I woke up once to the sight of vomit
pouring like an upside down fountain
from a camper on the top bunk
down to the floor where it blossomed
into a stunning mess, ten feet across,
almost perfectly round.
Nothing about it was beautiful.
I was the counselor so I had to clean it up.
I half-heaved a thousand times at least.
Imagine waking up to vomit every day.
Imagine the thing that makes you gag the fastest.
Someone else’s vomit? Someone saying vomit?
One time when I was swimming laps I saw
a giant loogie floating below me, sinking
slowly toward the filter. It had tentacles
of slime coming off of it. It was green.
You know how we say “I just threw up
a little in my mouth” to joke that something
strikes us as horrifying or just bad news?
My son says that every day. It’s not a joke for him.
He just now choked on what he’d regurgitated.
The disease that causes his nuclear reflux
is hard to pronounce and not commonly known.
Because the pain’s inside of him some people think
it’s mostly inside his head or that he’s lying
or exaggerating or maybe just an unpleasant child.
What he has is invisible and what they can’t see
they can’t believe, apparently, but I wonder
if they could see this: maggots sliding and oozing
inside a jack-o-lantern.
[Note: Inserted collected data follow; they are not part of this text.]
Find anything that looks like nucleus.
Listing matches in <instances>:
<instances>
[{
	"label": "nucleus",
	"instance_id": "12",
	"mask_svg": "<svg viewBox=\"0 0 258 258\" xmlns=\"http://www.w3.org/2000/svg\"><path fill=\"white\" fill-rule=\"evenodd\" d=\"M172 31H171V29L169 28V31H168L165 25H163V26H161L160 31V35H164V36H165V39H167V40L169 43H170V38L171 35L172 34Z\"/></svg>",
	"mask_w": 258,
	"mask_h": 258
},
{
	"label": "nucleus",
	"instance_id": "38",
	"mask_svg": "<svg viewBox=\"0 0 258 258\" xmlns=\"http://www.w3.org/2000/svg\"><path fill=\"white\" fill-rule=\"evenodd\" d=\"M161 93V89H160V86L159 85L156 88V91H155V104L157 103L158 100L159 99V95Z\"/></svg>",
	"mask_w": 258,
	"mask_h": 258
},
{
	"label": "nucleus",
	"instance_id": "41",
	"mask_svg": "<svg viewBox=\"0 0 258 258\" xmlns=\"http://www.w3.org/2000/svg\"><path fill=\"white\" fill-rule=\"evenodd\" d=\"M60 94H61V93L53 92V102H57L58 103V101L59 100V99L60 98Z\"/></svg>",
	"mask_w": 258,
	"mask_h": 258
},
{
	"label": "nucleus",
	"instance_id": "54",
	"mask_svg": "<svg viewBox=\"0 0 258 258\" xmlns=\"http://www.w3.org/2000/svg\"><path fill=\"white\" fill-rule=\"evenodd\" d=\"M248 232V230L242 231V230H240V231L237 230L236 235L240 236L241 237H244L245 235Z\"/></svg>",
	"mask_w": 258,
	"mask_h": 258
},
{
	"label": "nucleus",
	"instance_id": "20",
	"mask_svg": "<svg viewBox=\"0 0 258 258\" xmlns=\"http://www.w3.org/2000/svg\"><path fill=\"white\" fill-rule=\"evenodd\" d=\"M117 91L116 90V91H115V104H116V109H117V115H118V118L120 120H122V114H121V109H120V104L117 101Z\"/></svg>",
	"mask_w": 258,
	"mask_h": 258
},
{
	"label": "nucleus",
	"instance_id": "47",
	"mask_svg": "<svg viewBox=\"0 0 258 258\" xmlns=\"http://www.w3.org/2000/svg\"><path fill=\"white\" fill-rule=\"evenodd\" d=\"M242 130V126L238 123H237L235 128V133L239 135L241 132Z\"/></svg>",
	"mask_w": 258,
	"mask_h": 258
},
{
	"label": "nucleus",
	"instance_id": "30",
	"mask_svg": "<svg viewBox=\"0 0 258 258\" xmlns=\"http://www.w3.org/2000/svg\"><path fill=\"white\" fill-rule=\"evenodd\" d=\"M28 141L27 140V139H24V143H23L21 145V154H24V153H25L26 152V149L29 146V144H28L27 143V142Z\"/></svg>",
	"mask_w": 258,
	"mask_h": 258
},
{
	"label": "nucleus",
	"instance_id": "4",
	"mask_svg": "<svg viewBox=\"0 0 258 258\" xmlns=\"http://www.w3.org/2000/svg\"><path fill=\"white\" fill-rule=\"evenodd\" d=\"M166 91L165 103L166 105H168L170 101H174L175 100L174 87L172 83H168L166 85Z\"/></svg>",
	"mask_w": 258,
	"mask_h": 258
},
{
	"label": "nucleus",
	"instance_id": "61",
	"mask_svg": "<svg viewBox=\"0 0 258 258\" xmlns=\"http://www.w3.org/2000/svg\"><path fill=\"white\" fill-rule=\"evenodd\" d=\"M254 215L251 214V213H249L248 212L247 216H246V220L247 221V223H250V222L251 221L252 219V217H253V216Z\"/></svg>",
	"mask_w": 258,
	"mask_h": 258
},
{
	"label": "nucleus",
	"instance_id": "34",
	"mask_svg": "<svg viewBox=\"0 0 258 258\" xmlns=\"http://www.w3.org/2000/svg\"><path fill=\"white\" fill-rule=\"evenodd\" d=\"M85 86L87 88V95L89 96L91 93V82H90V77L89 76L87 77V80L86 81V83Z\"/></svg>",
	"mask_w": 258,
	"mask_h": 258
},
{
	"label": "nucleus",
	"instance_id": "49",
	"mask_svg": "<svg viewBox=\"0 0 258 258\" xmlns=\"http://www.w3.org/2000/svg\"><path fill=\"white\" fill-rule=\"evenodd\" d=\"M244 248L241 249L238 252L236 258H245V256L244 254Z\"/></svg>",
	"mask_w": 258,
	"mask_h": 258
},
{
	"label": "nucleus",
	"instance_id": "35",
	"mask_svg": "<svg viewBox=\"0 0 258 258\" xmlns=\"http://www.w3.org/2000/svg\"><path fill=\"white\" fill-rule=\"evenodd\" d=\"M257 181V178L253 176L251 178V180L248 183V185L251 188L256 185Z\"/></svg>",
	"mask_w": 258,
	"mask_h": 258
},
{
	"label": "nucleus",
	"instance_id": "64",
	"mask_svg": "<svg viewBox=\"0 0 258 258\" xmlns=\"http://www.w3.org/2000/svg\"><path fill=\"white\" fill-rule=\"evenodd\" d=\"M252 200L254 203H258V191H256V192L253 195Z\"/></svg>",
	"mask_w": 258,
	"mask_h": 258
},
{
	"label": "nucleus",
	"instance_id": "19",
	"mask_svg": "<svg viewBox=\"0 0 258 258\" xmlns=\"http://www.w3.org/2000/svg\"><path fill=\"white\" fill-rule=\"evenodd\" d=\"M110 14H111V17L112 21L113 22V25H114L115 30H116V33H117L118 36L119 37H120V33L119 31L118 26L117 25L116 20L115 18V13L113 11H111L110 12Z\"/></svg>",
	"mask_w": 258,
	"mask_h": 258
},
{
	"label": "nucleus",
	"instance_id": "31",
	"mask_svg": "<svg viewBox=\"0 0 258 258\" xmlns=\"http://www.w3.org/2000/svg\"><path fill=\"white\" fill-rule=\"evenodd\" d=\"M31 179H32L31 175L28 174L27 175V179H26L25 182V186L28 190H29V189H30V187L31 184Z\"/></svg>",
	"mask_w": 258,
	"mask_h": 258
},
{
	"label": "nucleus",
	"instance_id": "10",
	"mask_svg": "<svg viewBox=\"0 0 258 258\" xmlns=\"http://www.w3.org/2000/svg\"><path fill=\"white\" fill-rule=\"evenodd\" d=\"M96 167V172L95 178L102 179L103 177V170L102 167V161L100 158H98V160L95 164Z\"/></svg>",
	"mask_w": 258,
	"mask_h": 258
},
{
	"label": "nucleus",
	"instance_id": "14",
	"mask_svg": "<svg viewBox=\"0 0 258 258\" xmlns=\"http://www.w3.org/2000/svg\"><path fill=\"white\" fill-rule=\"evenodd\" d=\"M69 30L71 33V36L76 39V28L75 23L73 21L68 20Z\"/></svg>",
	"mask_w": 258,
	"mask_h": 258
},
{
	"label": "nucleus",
More maggots
inside a pus-filled cut in the arm of a woman
whose plane crashed and she wandered in the jungle
for weeks and her feet blistered and bled and cracked.
That one time in honors math class when the weird guy
popped a big stinky zit and it sprayed onto
all the really smart students next to him.
When the sad girl threw up on the bus
and it ran down the runnels of the rubber mat
and the bus driver poured the pink sawdust on it
which was supposed to soak it up but just made it worse.
I would do anything for my child.
I would write something I can barely stand to read.
I would ask people to read it and if they said no,
I would ask them if they know how lucky they are—
they can choose to avoid the thing my son can’t avoid.